### [TEXT]
────

Plus, I’m a feminist and sceptical of the ‘have babies now now now woman it is your job and your time is running out!’ patriarchal narrative, because, you know, the patriarchy has an agenda.
It would be an understatement to say I was pretty bothered by some of the views expressed in The New York Times Magazine’s article “When Women Become Men at Wellesley”. Despite the sensationalist title, the article was a well-rounded read, discussing diverse attitudes towards the inclusion of trans men at women-only college Wellesley in the US. I’m not going to descontruct some of the opinions expressed by the trans men in the article, because that has been done so brilliantlyelsewhere. However, I do want to examine why we, as women and/or queers, welcome trans men into women-only spaces. And why don’t we welcome trans women?
My knee jerk reaction to the article’s implied question ‘Should trans men be allowed to attend women’s only colleges’ is ‘no.’ I don’t think a women-only space should be coopted by men, no matter whether trans or cis. I have always found the common inclusion of trans men in women-only spaces highly problematic. In the left-wing dyke queer scene, this inclusion usually simultaneously excludes trans women, whether explicitly or by sheer numbers. I feel this dynamic is offensive to both trans men and trans women.
When we say trans men are welcome in women-only/dyke-only spaces, aren’t we effectively saying that we don’t see them as men? That their female-assigned-at-birth status trumps their identification as men? When trans men participate in this inclusion, I also wonder why. Maybe they don’t want to give up a space they were formerly a member of. Maybe they simply haven’t examined the problematic dynamic of men taking up women’s space.

────

[Stored data entries]
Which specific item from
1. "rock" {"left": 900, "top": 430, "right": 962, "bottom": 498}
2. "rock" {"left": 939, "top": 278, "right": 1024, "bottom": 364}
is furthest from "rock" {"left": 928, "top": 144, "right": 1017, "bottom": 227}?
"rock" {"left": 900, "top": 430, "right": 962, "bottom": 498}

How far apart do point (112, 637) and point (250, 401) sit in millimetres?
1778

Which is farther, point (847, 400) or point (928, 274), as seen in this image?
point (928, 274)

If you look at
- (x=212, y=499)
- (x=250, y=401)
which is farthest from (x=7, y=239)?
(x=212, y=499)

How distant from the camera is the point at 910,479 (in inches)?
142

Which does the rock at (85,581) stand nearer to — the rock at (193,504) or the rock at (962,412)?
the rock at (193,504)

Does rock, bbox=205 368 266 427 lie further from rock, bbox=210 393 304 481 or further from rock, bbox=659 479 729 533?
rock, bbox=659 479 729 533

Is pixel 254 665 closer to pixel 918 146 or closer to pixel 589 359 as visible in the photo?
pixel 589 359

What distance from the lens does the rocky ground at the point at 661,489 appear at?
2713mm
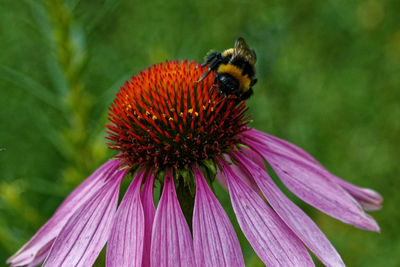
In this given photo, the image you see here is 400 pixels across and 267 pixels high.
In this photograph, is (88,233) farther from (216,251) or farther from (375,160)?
(375,160)

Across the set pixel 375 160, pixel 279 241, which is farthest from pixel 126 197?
pixel 375 160

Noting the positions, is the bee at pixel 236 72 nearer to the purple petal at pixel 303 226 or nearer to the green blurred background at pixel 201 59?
the purple petal at pixel 303 226

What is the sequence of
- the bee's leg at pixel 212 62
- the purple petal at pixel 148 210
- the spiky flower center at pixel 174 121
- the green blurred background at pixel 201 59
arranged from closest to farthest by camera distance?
the purple petal at pixel 148 210, the spiky flower center at pixel 174 121, the bee's leg at pixel 212 62, the green blurred background at pixel 201 59

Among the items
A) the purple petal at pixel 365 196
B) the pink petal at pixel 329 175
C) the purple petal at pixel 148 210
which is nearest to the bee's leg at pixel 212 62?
the pink petal at pixel 329 175

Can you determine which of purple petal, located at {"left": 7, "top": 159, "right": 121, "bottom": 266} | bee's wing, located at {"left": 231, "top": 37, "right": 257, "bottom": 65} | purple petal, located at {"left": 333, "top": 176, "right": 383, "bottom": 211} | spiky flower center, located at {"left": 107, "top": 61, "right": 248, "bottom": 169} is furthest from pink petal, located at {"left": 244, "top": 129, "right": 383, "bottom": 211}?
purple petal, located at {"left": 7, "top": 159, "right": 121, "bottom": 266}

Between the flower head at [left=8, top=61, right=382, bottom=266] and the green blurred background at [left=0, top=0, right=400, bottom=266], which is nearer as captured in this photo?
the flower head at [left=8, top=61, right=382, bottom=266]

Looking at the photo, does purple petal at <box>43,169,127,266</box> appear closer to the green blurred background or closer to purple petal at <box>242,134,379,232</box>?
purple petal at <box>242,134,379,232</box>
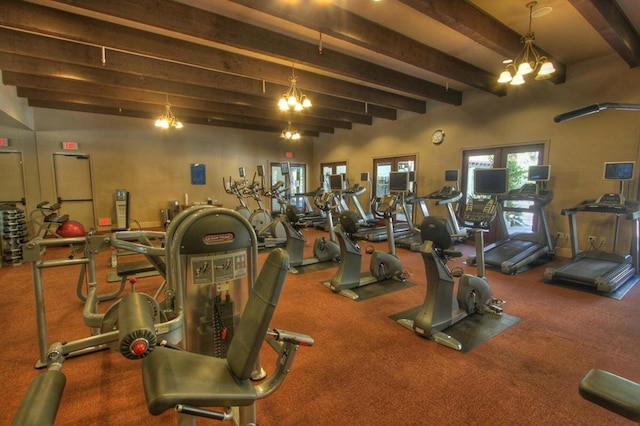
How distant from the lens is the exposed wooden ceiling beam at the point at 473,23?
3059mm

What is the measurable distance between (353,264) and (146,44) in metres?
4.01

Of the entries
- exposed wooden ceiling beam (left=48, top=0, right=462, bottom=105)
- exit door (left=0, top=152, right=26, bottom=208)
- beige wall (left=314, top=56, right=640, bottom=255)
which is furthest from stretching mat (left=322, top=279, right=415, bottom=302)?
exit door (left=0, top=152, right=26, bottom=208)

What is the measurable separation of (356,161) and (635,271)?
6.76m

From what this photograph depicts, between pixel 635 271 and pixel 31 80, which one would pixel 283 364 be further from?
pixel 31 80

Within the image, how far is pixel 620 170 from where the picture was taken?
14.3 ft

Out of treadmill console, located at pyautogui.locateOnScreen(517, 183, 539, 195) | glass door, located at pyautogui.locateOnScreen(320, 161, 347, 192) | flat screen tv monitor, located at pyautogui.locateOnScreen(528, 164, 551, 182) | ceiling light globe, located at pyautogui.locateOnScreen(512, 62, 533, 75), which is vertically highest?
ceiling light globe, located at pyautogui.locateOnScreen(512, 62, 533, 75)

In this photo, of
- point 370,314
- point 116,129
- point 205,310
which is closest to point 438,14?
point 370,314

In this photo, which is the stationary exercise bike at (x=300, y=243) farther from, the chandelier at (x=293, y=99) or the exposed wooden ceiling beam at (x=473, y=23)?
the exposed wooden ceiling beam at (x=473, y=23)

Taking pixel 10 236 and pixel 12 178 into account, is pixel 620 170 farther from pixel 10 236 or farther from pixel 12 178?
pixel 12 178

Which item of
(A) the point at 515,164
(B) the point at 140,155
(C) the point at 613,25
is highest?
(C) the point at 613,25

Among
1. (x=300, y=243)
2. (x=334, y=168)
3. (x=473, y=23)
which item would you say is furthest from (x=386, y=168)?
(x=473, y=23)

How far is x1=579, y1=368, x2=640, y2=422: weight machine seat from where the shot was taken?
92 cm

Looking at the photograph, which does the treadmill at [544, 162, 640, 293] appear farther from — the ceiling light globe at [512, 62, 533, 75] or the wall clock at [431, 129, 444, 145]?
the wall clock at [431, 129, 444, 145]

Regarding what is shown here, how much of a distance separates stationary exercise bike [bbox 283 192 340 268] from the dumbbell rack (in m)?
4.33
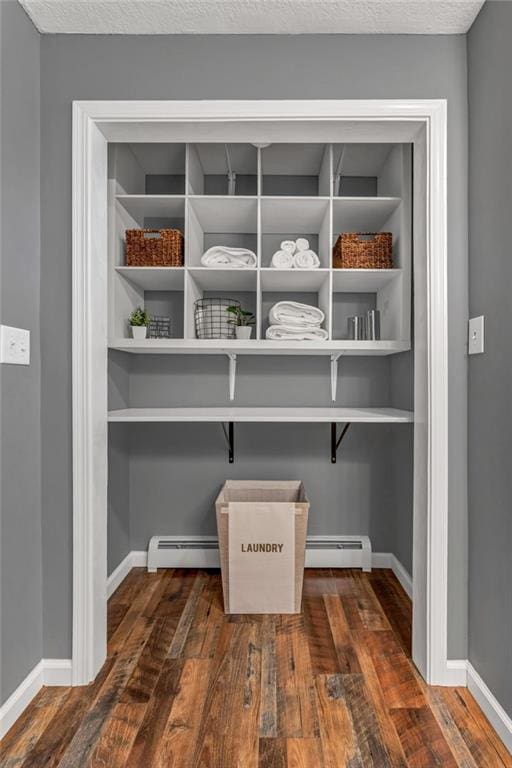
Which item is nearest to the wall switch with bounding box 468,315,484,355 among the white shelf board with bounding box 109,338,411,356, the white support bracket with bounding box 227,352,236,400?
the white shelf board with bounding box 109,338,411,356

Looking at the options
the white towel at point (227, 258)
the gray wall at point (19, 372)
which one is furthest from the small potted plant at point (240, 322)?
the gray wall at point (19, 372)

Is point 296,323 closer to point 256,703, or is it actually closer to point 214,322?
point 214,322

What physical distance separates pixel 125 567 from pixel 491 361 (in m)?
2.08

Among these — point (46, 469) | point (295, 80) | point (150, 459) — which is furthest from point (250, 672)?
point (295, 80)

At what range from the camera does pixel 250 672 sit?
1772 mm

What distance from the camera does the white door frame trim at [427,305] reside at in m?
1.69

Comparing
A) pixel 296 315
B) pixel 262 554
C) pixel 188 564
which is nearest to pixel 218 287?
pixel 296 315

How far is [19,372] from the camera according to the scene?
1592 millimetres

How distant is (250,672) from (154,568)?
107 centimetres

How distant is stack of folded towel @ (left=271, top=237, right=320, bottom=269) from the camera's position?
2.30 m

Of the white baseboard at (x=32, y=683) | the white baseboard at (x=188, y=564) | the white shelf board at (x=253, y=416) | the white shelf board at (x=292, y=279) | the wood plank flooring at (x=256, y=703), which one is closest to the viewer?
the wood plank flooring at (x=256, y=703)

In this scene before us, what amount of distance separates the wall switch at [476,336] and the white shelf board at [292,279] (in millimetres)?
792

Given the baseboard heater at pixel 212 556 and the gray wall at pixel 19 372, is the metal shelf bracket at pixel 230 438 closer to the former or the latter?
the baseboard heater at pixel 212 556

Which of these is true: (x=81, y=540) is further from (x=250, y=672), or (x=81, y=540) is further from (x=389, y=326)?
(x=389, y=326)
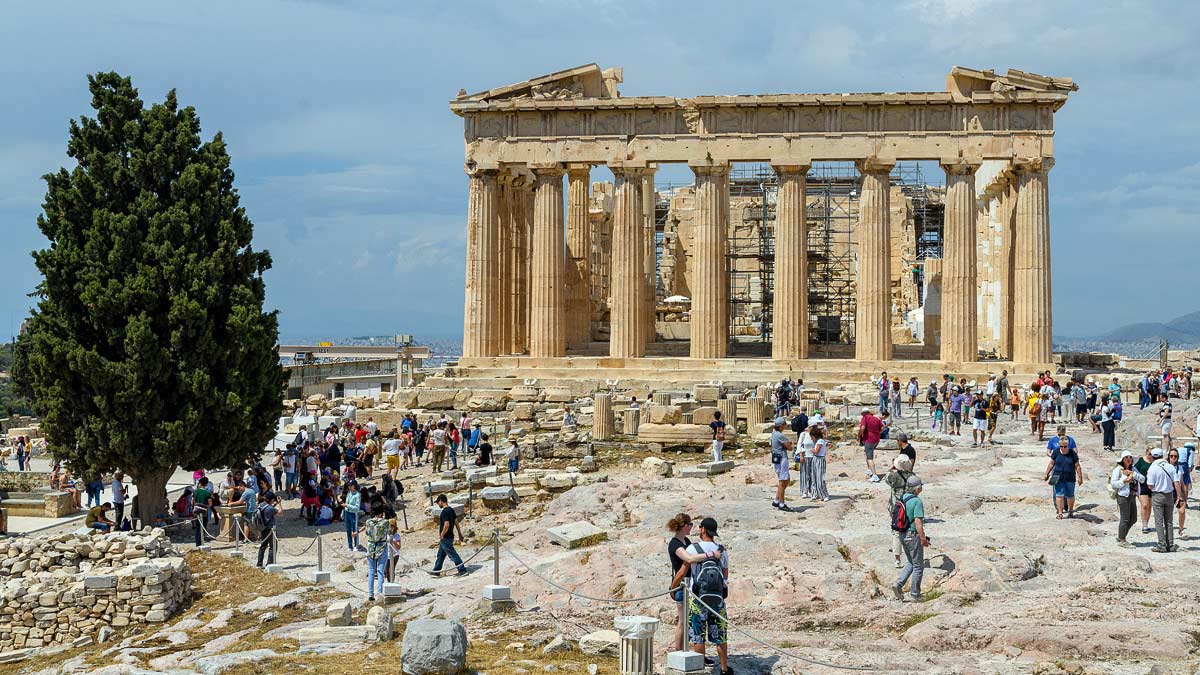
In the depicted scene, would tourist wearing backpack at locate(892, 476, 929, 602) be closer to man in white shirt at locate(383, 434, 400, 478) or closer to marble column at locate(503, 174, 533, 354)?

────

### [ASSIGNMENT]
Reproduce the full text on trans men in women-only spaces word for word.

### [YOUR SOLUTION]
Plus, I’m a feminist and sceptical of the ‘have babies now now now woman it is your job and your time is running out!’ patriarchal narrative, because, you know, the patriarchy has an agenda.
It would be an understatement to say I was pretty bothered by some of the views expressed in The New York Times Magazine’s article “When Women Become Men at Wellesley”. Despite the sensationalist title, the article was a well-rounded read, discussing diverse attitudes towards the inclusion of trans men at women-only college Wellesley in the US. I’m not going to descontruct some of the opinions expressed by the trans men in the article, because that has been done so brilliantlyelsewhere. However, I do want to examine why we, as women and/or queers, welcome trans men into women-only spaces. And why don’t we welcome trans women?
My knee jerk reaction to the article’s implied question ‘Should trans men be allowed to attend women’s only colleges’ is ‘no.’ I don’t think a women-only space should be coopted by men, no matter whether trans or cis. I have always found the common inclusion of trans men in women-only spaces highly problematic. In the left-wing dyke queer scene, this inclusion usually simultaneously excludes trans women, whether explicitly or by sheer numbers. I feel this dynamic is offensive to both trans men and trans women.
When we say trans men are welcome in women-only/dyke-only spaces, aren’t we effectively saying that we don’t see them as men? That their female-assigned-at-birth status trumps their identification as men? When trans men participate in this inclusion, I also wonder why. Maybe they don’t want to give up a space they were formerly a member of. Maybe they simply haven’t examined the problematic dynamic of men taking up women’s space.